» **Directive**
Write out the text lines of every entry below word for word, leaving out the images.

Entries with images and questions
▬▬▬▬▬▬

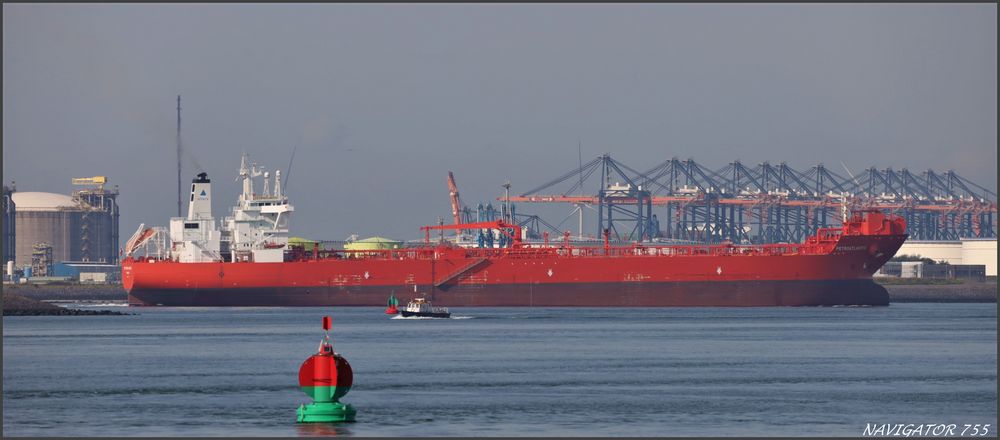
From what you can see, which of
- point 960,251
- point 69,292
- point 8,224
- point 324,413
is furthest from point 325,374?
point 8,224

▬▬▬▬▬▬

» **Task result**
From what you can see, which of
- point 960,251
- point 69,292
- point 8,224
- point 324,413
is furthest from point 325,374?
point 8,224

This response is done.